Task details —
Please count the lines of the material below that contain the word "bottommost" and give only that number.

** Start of Supplied records **

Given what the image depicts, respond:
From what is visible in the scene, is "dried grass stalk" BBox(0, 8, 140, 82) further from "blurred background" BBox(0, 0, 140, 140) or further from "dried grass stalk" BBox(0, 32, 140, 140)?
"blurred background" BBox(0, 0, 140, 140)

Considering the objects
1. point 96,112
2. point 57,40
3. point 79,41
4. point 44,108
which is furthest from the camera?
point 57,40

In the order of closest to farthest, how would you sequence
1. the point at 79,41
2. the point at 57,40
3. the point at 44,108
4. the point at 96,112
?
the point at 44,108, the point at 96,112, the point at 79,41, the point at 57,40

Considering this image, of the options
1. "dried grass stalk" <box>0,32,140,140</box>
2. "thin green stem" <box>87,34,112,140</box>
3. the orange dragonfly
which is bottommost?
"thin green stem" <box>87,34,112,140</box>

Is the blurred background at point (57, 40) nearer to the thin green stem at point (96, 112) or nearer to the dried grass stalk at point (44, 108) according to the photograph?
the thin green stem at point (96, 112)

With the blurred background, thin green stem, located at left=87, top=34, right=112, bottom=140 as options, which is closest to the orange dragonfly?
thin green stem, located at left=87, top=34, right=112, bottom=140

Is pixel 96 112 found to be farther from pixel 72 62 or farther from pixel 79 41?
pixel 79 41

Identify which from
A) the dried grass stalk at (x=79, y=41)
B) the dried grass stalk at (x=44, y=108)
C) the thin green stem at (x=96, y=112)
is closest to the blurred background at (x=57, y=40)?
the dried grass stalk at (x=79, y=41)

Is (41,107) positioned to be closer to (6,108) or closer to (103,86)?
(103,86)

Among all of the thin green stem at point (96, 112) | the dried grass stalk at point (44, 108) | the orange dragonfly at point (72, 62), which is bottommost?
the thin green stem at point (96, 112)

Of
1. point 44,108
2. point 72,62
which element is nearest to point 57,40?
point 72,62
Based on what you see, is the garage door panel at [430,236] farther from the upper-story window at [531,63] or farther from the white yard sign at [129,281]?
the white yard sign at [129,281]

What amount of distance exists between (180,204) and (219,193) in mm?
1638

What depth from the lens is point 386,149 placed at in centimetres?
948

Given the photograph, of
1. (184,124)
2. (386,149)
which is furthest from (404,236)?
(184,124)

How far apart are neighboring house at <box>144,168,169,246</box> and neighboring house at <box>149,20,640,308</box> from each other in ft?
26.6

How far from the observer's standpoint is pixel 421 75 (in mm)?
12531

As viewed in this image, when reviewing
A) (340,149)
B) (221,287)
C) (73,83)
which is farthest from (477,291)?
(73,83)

** End of Supplied records **
** Start of Supplied records **

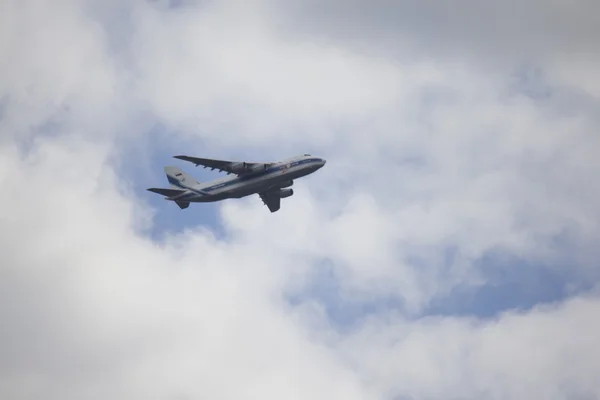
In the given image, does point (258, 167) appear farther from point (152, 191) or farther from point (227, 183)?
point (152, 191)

** End of Supplied records **

Final result —
2